Structural equation models involve the evaluation of two distinct types of analysis: path analysis and factor analysis. Path analysis involves using a path diagram to represent the relationship between variables and is linked to multiple regression, through the involvement of simultaneous estimations of multiple regression models. Path analysis allows for a direct and very effective method of modelling complex relationships among variables, including indirect effects, which can be difficult to measure using other methods. In basic terms, path analysis can be described as causal modelling, due to the fact that it is made up of modelled structural relations among latent and observed variables, which are based on the researcher’s hypotheses about how the various independent variables might affect the dependent variables (Lei & Wu, 2007). On the other hand, path analysis can also be referred to as covariance structure analysis. This is due to the importance of the analysis of interrelationships and associations among
variables in structural equation models, which researchers hypothesise in order to create particular correlations among the variables (Lei & Wu, 2007). Within SEM, variables can play a number of roles. Variables can act as exogenous (independent) variables, which are source variables, endogenous (dependent) variables which are result variables, or mediator variables, which act as both source and result variables (Fox, 2006; Lei & Wu, 2007). During the course of path analysis, observed variables are considered as if they were measured without error, which can be problematic, as this poses a probable false reality (Tabachnick & Fidell, 2007). This is where factor analysis comes into play.

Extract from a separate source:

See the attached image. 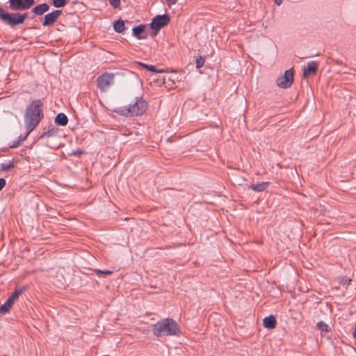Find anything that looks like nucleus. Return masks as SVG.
<instances>
[{"label":"nucleus","mask_w":356,"mask_h":356,"mask_svg":"<svg viewBox=\"0 0 356 356\" xmlns=\"http://www.w3.org/2000/svg\"><path fill=\"white\" fill-rule=\"evenodd\" d=\"M6 186V181L3 178H0V191Z\"/></svg>","instance_id":"30"},{"label":"nucleus","mask_w":356,"mask_h":356,"mask_svg":"<svg viewBox=\"0 0 356 356\" xmlns=\"http://www.w3.org/2000/svg\"><path fill=\"white\" fill-rule=\"evenodd\" d=\"M96 275L99 277H106V275H111L112 273V271L106 270H95Z\"/></svg>","instance_id":"21"},{"label":"nucleus","mask_w":356,"mask_h":356,"mask_svg":"<svg viewBox=\"0 0 356 356\" xmlns=\"http://www.w3.org/2000/svg\"><path fill=\"white\" fill-rule=\"evenodd\" d=\"M133 35L136 37L138 40L145 39L146 35L145 33V26L144 25H138L137 26H134L132 29Z\"/></svg>","instance_id":"10"},{"label":"nucleus","mask_w":356,"mask_h":356,"mask_svg":"<svg viewBox=\"0 0 356 356\" xmlns=\"http://www.w3.org/2000/svg\"><path fill=\"white\" fill-rule=\"evenodd\" d=\"M275 2L277 5L280 6L281 5L282 0H275Z\"/></svg>","instance_id":"31"},{"label":"nucleus","mask_w":356,"mask_h":356,"mask_svg":"<svg viewBox=\"0 0 356 356\" xmlns=\"http://www.w3.org/2000/svg\"><path fill=\"white\" fill-rule=\"evenodd\" d=\"M8 14L7 12H6L5 10H3L1 7H0V19L1 20H4V16H6Z\"/></svg>","instance_id":"29"},{"label":"nucleus","mask_w":356,"mask_h":356,"mask_svg":"<svg viewBox=\"0 0 356 356\" xmlns=\"http://www.w3.org/2000/svg\"><path fill=\"white\" fill-rule=\"evenodd\" d=\"M26 14L19 15V14H10L8 13L6 16H4L3 22L13 26L21 24L24 22L26 18Z\"/></svg>","instance_id":"6"},{"label":"nucleus","mask_w":356,"mask_h":356,"mask_svg":"<svg viewBox=\"0 0 356 356\" xmlns=\"http://www.w3.org/2000/svg\"><path fill=\"white\" fill-rule=\"evenodd\" d=\"M25 10L29 8L34 3L35 0H24L23 1Z\"/></svg>","instance_id":"26"},{"label":"nucleus","mask_w":356,"mask_h":356,"mask_svg":"<svg viewBox=\"0 0 356 356\" xmlns=\"http://www.w3.org/2000/svg\"><path fill=\"white\" fill-rule=\"evenodd\" d=\"M22 289H19V290H15L11 297L9 298L10 300H12V302L14 303L15 300L19 297V296L22 293Z\"/></svg>","instance_id":"23"},{"label":"nucleus","mask_w":356,"mask_h":356,"mask_svg":"<svg viewBox=\"0 0 356 356\" xmlns=\"http://www.w3.org/2000/svg\"><path fill=\"white\" fill-rule=\"evenodd\" d=\"M61 13V10H56L54 12L47 13L44 16V20L42 22V25L44 26L52 25L57 20Z\"/></svg>","instance_id":"8"},{"label":"nucleus","mask_w":356,"mask_h":356,"mask_svg":"<svg viewBox=\"0 0 356 356\" xmlns=\"http://www.w3.org/2000/svg\"><path fill=\"white\" fill-rule=\"evenodd\" d=\"M350 281H351V280H350V279L347 280H345V282H343V284H348L350 283Z\"/></svg>","instance_id":"32"},{"label":"nucleus","mask_w":356,"mask_h":356,"mask_svg":"<svg viewBox=\"0 0 356 356\" xmlns=\"http://www.w3.org/2000/svg\"><path fill=\"white\" fill-rule=\"evenodd\" d=\"M52 2L53 5L56 8L63 7L67 3L66 0H52Z\"/></svg>","instance_id":"24"},{"label":"nucleus","mask_w":356,"mask_h":356,"mask_svg":"<svg viewBox=\"0 0 356 356\" xmlns=\"http://www.w3.org/2000/svg\"><path fill=\"white\" fill-rule=\"evenodd\" d=\"M317 327L320 330L325 332H328L330 330V327H329V325L323 321H320L317 323Z\"/></svg>","instance_id":"20"},{"label":"nucleus","mask_w":356,"mask_h":356,"mask_svg":"<svg viewBox=\"0 0 356 356\" xmlns=\"http://www.w3.org/2000/svg\"><path fill=\"white\" fill-rule=\"evenodd\" d=\"M317 65L315 62L312 61L308 63L307 67L304 69L303 76L309 77L310 75L315 74L316 72Z\"/></svg>","instance_id":"11"},{"label":"nucleus","mask_w":356,"mask_h":356,"mask_svg":"<svg viewBox=\"0 0 356 356\" xmlns=\"http://www.w3.org/2000/svg\"><path fill=\"white\" fill-rule=\"evenodd\" d=\"M13 304L14 303L12 302V300L8 298L4 304L0 307V313L3 314L8 313Z\"/></svg>","instance_id":"17"},{"label":"nucleus","mask_w":356,"mask_h":356,"mask_svg":"<svg viewBox=\"0 0 356 356\" xmlns=\"http://www.w3.org/2000/svg\"><path fill=\"white\" fill-rule=\"evenodd\" d=\"M169 22L170 18L167 15H157L152 21L150 26L152 29L158 31L167 25Z\"/></svg>","instance_id":"7"},{"label":"nucleus","mask_w":356,"mask_h":356,"mask_svg":"<svg viewBox=\"0 0 356 356\" xmlns=\"http://www.w3.org/2000/svg\"><path fill=\"white\" fill-rule=\"evenodd\" d=\"M110 4L114 7L118 8L120 4V0H108Z\"/></svg>","instance_id":"27"},{"label":"nucleus","mask_w":356,"mask_h":356,"mask_svg":"<svg viewBox=\"0 0 356 356\" xmlns=\"http://www.w3.org/2000/svg\"><path fill=\"white\" fill-rule=\"evenodd\" d=\"M41 106L42 104L40 100L33 101L31 105L27 107L25 115L31 118H35L40 122L42 118Z\"/></svg>","instance_id":"4"},{"label":"nucleus","mask_w":356,"mask_h":356,"mask_svg":"<svg viewBox=\"0 0 356 356\" xmlns=\"http://www.w3.org/2000/svg\"><path fill=\"white\" fill-rule=\"evenodd\" d=\"M269 185L268 181H262L261 183L252 184L250 188L254 191L261 192L264 191Z\"/></svg>","instance_id":"14"},{"label":"nucleus","mask_w":356,"mask_h":356,"mask_svg":"<svg viewBox=\"0 0 356 356\" xmlns=\"http://www.w3.org/2000/svg\"><path fill=\"white\" fill-rule=\"evenodd\" d=\"M13 167V163L12 161H9L8 163H1L0 165V169L2 171H6Z\"/></svg>","instance_id":"22"},{"label":"nucleus","mask_w":356,"mask_h":356,"mask_svg":"<svg viewBox=\"0 0 356 356\" xmlns=\"http://www.w3.org/2000/svg\"><path fill=\"white\" fill-rule=\"evenodd\" d=\"M49 5L46 3H41V4L36 6L33 9V12L35 15H41L44 14L45 12H47L49 10Z\"/></svg>","instance_id":"13"},{"label":"nucleus","mask_w":356,"mask_h":356,"mask_svg":"<svg viewBox=\"0 0 356 356\" xmlns=\"http://www.w3.org/2000/svg\"><path fill=\"white\" fill-rule=\"evenodd\" d=\"M10 6L14 10H25L23 0H9Z\"/></svg>","instance_id":"15"},{"label":"nucleus","mask_w":356,"mask_h":356,"mask_svg":"<svg viewBox=\"0 0 356 356\" xmlns=\"http://www.w3.org/2000/svg\"><path fill=\"white\" fill-rule=\"evenodd\" d=\"M71 154L74 155V154H76V152H72Z\"/></svg>","instance_id":"33"},{"label":"nucleus","mask_w":356,"mask_h":356,"mask_svg":"<svg viewBox=\"0 0 356 356\" xmlns=\"http://www.w3.org/2000/svg\"><path fill=\"white\" fill-rule=\"evenodd\" d=\"M114 30L117 33H122L124 30V23L123 20H118L114 23Z\"/></svg>","instance_id":"18"},{"label":"nucleus","mask_w":356,"mask_h":356,"mask_svg":"<svg viewBox=\"0 0 356 356\" xmlns=\"http://www.w3.org/2000/svg\"><path fill=\"white\" fill-rule=\"evenodd\" d=\"M178 0H164L165 3L167 4L169 8H171L173 5H175Z\"/></svg>","instance_id":"28"},{"label":"nucleus","mask_w":356,"mask_h":356,"mask_svg":"<svg viewBox=\"0 0 356 356\" xmlns=\"http://www.w3.org/2000/svg\"><path fill=\"white\" fill-rule=\"evenodd\" d=\"M204 58L202 56H199L198 58H197L195 60L196 67L200 68L201 67H202L204 63Z\"/></svg>","instance_id":"25"},{"label":"nucleus","mask_w":356,"mask_h":356,"mask_svg":"<svg viewBox=\"0 0 356 356\" xmlns=\"http://www.w3.org/2000/svg\"><path fill=\"white\" fill-rule=\"evenodd\" d=\"M113 73H104L97 79L98 88L102 92H106L114 83Z\"/></svg>","instance_id":"3"},{"label":"nucleus","mask_w":356,"mask_h":356,"mask_svg":"<svg viewBox=\"0 0 356 356\" xmlns=\"http://www.w3.org/2000/svg\"><path fill=\"white\" fill-rule=\"evenodd\" d=\"M147 107V102L143 98L138 97L133 104L127 106L118 108L114 111L124 115H139L145 112Z\"/></svg>","instance_id":"2"},{"label":"nucleus","mask_w":356,"mask_h":356,"mask_svg":"<svg viewBox=\"0 0 356 356\" xmlns=\"http://www.w3.org/2000/svg\"><path fill=\"white\" fill-rule=\"evenodd\" d=\"M38 123L39 122L37 119L31 118L25 115V124L27 131L24 137L22 138V140H24L26 138L27 136L35 129Z\"/></svg>","instance_id":"9"},{"label":"nucleus","mask_w":356,"mask_h":356,"mask_svg":"<svg viewBox=\"0 0 356 356\" xmlns=\"http://www.w3.org/2000/svg\"><path fill=\"white\" fill-rule=\"evenodd\" d=\"M294 72L293 69L285 71L284 75L277 79V86L281 88H289L293 82Z\"/></svg>","instance_id":"5"},{"label":"nucleus","mask_w":356,"mask_h":356,"mask_svg":"<svg viewBox=\"0 0 356 356\" xmlns=\"http://www.w3.org/2000/svg\"><path fill=\"white\" fill-rule=\"evenodd\" d=\"M139 65L143 66V67L146 68L147 70H149L150 72H156V73H163L165 72V70L163 69L156 70L155 66L152 65H147V64L142 63H139Z\"/></svg>","instance_id":"19"},{"label":"nucleus","mask_w":356,"mask_h":356,"mask_svg":"<svg viewBox=\"0 0 356 356\" xmlns=\"http://www.w3.org/2000/svg\"><path fill=\"white\" fill-rule=\"evenodd\" d=\"M276 319L274 316L270 315L263 319V325L267 329H273L276 326Z\"/></svg>","instance_id":"12"},{"label":"nucleus","mask_w":356,"mask_h":356,"mask_svg":"<svg viewBox=\"0 0 356 356\" xmlns=\"http://www.w3.org/2000/svg\"><path fill=\"white\" fill-rule=\"evenodd\" d=\"M55 122L58 125L65 126L68 122L67 117L65 114L60 113L56 116Z\"/></svg>","instance_id":"16"},{"label":"nucleus","mask_w":356,"mask_h":356,"mask_svg":"<svg viewBox=\"0 0 356 356\" xmlns=\"http://www.w3.org/2000/svg\"><path fill=\"white\" fill-rule=\"evenodd\" d=\"M153 334L156 337L179 335V327L172 318H164L159 321L153 325Z\"/></svg>","instance_id":"1"}]
</instances>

Through the use of a factor analysis-based measurement model, variances of the observed variables can be separated from error variances, correcting unreliability in the model. A proportion of distinctive measurement error is assumed to be contained within every directly observed measurement in factor analysis procedures. Using factor analysis, researchers are able to determine what is distinctive to each factor under consideration and what is shared amongst them, through the use of a few factors that are directly observed (Suen, Lei, & Li, 2011). In factor analysis, the emphasis is on how the latent factors relate to the observed variables. In basic terms, factor analysis is a statistical approach to the identification of a limited number of unobservable factors that are used to signify relationships among various sets of interconnected observable variables. For example, Drug Use by Youth is a broad construct that can have a number of factors, for example, solitary drug use, drug use with friends, and drug use while drinking. The central purpose of factor analysis is the identification of the structure which exists amongst the variables being analysed.
There are two main types of factor analysis: exploratory factor analysis (EFA) and confirmatory factor analysis (CFA) (Byrne, 2009). The most salient difference between EFA and CFA involves the differing ways in which communalities are used.
Field (2005) explains that in CFA the assumption that communalities are one in the first instance means that there is no error variance due to the fact that the complete amount of variance amongst the variables can be determined by its factors.
Conversely, EFA involves assumed error variance and an estimation of communalities.
Exploratory factor analysis is primarily concerned with the identification of a structure amongst variables and is often used as a method to reduce data. Hair et al. (2006) summarise EFA quite well:
EFA explores the data and provides the researcher with information about how many factors are needed to best represent the data. With EFA, all measured variables are related to every factor by a factor loading estimate. Simple structure results when each measured variable loads highly on only one factor and has smaller loadings on other factors (i.e., loadings<.4) (p. 773).
There are no constraints placed on the data when EFA is employed, unlike CFA, which often involves a priori constraints. In other words, CFA is based on preconceived notions regarding the data structure, which is based on theory, previous research, or often both, while EFA is based solely on statistically-derived factors. EFA will not be discussed further, as it was not used in this project, but the following paragraphs will discuss CFA in further detail.
Confirmatory Factor Analysis (CFA) was performed in this research to allow for the testing of models/representations of the factor structure of a scale, which was proposed in advance. CFA is a powerful statistical technique that determines if a self-report measure is doing what it is meant to do. The purpose behind determining the factor structure of a model is to use this understanding to predict outcomes or to understand
how they arise in the first place. Ultimately, determining factor structure allows for the definitive determination of whether the factors making up a scale measure what they are meant to measure.
CFA was also chosen as an appropriate statistical methodology for this research because it allows for the testing of construct validity. Construct validity is one of the most important things to investigate when determining the reliability and validity of a scale, because it shows empirically that the factors are measuring what they are meant to be measuring (Brown, 2006). Construct validity deals with measurement accuracy in that it determines “the extent to which a set of measured items actually reflects the theoretical latent construct those items are designed to measure” and once construct validity is established there is confidence that “item measures taken from a sample represent the actual true score that exists in the population” (Hair, et al., 2006, p. 776).
Composite reliability was also established. The consistency amongst responses confirmed that there was consistent reliability in the patterns established through the various responses. This was further indication that the scale was doing what it was meant to do.
In conclusion, a scale was developed to investigate three different types of victimisation experiences that were related but distinct. CFA was then used to investigate if in fact the scale was doing what it was intended to do within this sample.
The results of CFA indicated that it supported the chosen design.